§ **REQUIREMENTS**:
Show each line of the records below that contains the word "extent".

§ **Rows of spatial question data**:

......

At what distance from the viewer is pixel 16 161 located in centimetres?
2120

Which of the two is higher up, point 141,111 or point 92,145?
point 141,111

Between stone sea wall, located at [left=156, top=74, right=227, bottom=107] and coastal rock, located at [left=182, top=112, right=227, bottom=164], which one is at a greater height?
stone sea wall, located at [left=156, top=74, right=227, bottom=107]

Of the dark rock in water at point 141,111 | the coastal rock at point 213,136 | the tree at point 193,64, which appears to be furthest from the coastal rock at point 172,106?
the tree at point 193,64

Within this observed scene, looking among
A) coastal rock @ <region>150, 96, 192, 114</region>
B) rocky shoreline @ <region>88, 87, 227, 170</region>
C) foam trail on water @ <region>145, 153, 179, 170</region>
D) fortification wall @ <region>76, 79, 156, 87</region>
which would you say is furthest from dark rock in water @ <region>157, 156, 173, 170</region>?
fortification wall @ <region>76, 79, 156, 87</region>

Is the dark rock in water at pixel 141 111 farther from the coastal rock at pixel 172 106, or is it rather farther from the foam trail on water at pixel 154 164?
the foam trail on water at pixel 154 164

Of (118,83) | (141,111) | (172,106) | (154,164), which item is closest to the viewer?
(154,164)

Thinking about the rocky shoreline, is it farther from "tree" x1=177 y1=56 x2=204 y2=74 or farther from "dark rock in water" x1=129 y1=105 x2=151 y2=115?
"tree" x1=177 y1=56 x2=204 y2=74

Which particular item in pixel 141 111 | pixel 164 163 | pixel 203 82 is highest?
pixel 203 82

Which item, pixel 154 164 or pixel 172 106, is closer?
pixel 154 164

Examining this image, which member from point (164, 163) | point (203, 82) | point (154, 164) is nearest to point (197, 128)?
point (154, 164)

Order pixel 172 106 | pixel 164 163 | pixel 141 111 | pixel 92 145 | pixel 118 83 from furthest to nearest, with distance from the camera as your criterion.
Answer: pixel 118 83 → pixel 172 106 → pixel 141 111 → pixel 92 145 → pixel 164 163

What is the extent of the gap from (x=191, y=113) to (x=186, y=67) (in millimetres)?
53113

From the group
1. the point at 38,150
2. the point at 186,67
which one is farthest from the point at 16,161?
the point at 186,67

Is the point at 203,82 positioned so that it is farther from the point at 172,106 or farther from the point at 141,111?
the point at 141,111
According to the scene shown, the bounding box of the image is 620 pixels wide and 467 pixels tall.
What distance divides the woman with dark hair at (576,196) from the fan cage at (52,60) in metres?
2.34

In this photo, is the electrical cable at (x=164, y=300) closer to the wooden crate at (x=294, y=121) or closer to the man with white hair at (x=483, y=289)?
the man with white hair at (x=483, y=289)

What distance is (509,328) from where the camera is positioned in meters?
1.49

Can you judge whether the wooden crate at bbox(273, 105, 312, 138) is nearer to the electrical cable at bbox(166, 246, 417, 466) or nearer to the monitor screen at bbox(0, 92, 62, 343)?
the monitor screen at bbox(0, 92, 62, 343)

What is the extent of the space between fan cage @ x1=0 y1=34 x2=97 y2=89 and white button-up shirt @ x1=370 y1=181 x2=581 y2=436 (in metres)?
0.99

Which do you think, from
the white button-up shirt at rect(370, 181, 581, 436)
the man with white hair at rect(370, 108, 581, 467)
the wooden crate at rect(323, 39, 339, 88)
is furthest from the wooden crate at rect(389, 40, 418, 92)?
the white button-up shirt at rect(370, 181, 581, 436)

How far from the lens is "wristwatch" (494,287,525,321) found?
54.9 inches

......

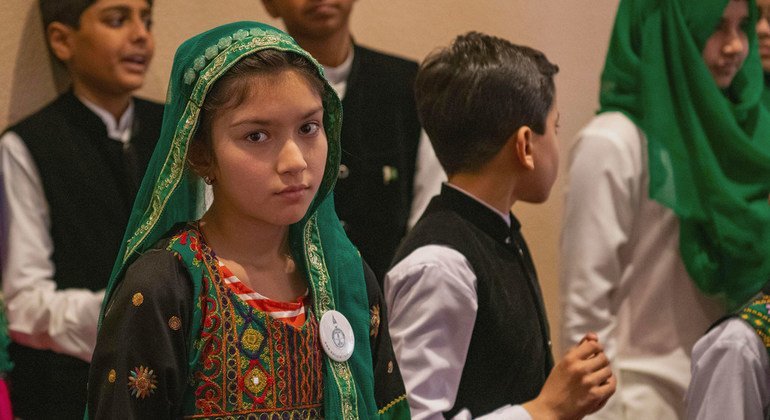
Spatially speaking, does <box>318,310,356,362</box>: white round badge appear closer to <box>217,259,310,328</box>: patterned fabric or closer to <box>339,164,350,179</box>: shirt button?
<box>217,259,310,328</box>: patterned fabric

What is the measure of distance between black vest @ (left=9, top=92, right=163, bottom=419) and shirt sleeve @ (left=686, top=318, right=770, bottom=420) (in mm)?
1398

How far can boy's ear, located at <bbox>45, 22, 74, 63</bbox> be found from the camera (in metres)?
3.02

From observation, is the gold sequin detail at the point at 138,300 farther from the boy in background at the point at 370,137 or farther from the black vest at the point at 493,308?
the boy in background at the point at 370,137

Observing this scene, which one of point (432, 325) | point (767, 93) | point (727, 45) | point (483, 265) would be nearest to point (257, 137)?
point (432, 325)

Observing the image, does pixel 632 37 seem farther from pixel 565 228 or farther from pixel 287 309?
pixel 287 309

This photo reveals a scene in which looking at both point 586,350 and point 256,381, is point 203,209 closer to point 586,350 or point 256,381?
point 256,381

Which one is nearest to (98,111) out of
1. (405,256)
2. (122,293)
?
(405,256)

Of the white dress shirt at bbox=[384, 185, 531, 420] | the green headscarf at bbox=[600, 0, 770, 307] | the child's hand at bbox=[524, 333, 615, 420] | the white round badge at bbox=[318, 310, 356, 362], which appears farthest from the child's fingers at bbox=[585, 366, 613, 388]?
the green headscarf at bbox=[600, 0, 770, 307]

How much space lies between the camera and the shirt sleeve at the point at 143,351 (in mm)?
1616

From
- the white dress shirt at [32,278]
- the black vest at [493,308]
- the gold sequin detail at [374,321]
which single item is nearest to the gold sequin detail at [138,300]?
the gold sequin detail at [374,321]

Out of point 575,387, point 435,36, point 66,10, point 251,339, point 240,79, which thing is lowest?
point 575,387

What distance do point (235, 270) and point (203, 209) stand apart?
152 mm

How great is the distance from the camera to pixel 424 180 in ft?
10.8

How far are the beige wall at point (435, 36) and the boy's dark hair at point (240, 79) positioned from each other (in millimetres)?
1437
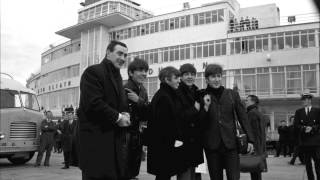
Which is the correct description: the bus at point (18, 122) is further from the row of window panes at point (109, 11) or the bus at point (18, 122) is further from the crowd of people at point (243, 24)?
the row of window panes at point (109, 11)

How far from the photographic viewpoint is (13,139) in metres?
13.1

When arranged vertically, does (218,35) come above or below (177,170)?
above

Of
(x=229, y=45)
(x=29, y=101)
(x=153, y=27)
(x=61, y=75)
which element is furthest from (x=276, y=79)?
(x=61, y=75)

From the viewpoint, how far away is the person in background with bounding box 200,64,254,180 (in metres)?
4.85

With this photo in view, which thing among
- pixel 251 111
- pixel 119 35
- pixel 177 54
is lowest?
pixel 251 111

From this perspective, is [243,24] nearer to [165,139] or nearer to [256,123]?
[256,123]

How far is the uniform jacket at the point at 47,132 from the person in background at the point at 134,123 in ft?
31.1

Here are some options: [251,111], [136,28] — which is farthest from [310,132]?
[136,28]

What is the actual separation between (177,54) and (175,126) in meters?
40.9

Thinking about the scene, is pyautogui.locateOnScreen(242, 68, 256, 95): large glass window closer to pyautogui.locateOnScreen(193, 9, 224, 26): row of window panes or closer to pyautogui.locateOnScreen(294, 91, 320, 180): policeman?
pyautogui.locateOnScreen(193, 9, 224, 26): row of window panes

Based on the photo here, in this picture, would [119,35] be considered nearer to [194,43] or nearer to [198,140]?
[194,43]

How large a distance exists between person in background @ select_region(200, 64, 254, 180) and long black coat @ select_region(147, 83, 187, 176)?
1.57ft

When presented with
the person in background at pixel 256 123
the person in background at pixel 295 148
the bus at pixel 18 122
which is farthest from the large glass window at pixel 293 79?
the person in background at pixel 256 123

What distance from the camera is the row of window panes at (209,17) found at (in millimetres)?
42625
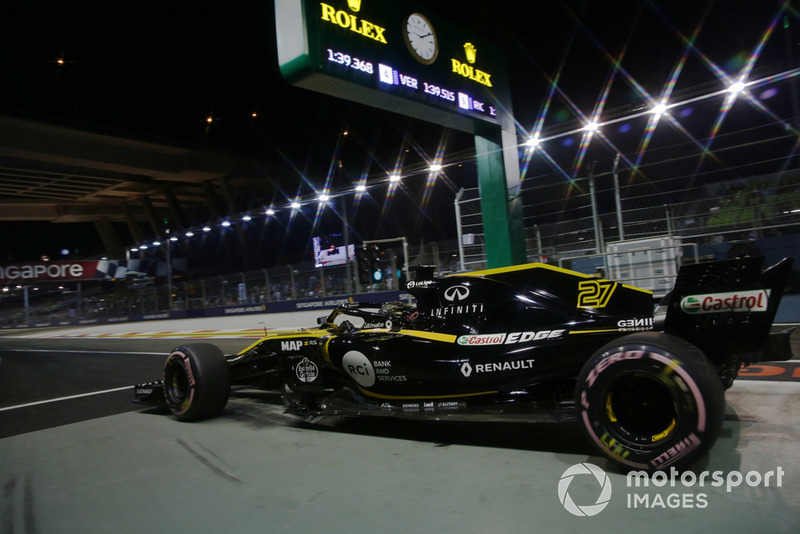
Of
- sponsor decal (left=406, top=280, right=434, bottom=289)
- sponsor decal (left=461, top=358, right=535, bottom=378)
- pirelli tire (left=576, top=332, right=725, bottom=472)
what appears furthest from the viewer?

......

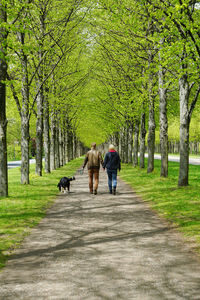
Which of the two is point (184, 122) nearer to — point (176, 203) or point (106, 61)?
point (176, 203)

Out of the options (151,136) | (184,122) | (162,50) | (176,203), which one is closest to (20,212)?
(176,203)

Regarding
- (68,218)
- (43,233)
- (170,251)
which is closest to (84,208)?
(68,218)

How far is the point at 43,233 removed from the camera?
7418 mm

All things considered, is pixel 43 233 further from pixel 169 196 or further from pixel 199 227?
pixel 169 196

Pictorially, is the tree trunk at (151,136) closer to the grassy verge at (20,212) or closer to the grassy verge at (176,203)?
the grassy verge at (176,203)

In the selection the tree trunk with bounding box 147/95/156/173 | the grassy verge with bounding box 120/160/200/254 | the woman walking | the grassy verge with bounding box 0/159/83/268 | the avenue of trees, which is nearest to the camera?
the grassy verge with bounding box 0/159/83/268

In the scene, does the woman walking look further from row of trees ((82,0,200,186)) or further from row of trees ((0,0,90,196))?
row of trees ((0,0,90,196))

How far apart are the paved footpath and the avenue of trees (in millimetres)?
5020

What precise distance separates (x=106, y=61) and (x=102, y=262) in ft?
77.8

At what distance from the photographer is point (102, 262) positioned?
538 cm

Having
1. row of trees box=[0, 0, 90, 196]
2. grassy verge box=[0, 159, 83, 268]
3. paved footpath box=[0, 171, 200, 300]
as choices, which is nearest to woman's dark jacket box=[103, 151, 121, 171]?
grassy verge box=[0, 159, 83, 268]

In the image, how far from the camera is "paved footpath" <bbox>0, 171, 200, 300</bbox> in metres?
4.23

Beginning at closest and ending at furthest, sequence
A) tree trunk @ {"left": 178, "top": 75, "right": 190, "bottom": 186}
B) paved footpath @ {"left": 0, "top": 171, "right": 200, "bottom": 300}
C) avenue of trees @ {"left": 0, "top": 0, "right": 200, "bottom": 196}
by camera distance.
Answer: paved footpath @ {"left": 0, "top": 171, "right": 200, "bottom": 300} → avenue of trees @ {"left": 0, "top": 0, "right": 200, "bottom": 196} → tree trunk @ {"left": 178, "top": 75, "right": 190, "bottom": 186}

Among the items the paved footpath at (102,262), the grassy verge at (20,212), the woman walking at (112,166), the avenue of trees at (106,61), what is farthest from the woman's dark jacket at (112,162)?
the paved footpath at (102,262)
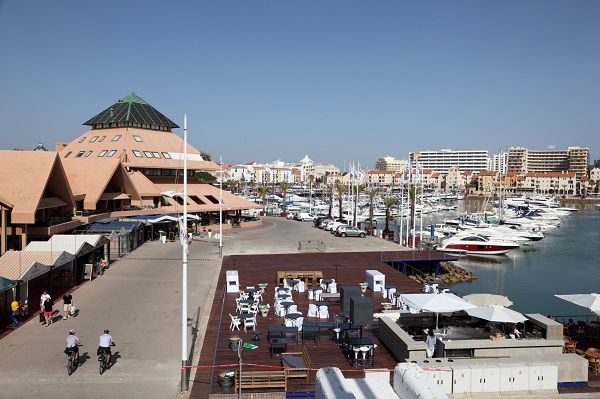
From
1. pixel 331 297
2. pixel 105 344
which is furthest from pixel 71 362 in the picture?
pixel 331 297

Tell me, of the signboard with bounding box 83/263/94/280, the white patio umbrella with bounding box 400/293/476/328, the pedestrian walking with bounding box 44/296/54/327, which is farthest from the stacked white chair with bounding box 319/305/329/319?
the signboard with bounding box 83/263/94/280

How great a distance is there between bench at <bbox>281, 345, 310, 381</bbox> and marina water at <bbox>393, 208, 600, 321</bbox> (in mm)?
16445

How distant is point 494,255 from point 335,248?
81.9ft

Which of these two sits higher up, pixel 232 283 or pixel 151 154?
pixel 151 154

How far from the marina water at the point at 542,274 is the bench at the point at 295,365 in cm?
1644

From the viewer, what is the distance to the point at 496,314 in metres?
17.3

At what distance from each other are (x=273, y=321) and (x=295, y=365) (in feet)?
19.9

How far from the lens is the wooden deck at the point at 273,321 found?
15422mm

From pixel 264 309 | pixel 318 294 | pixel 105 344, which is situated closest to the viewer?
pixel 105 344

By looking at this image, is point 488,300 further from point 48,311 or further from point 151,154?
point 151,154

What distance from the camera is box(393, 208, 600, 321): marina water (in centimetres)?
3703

......

§ **EXERCISE OUTPUT**:
What is the extent of the gap from (x=191, y=113) to (x=186, y=67) (in millimetres)?
What is the extent of the space between fan cage @ x1=0 y1=34 x2=97 y2=89 and white button-up shirt @ x1=370 y1=181 x2=581 y2=436 (in metres)?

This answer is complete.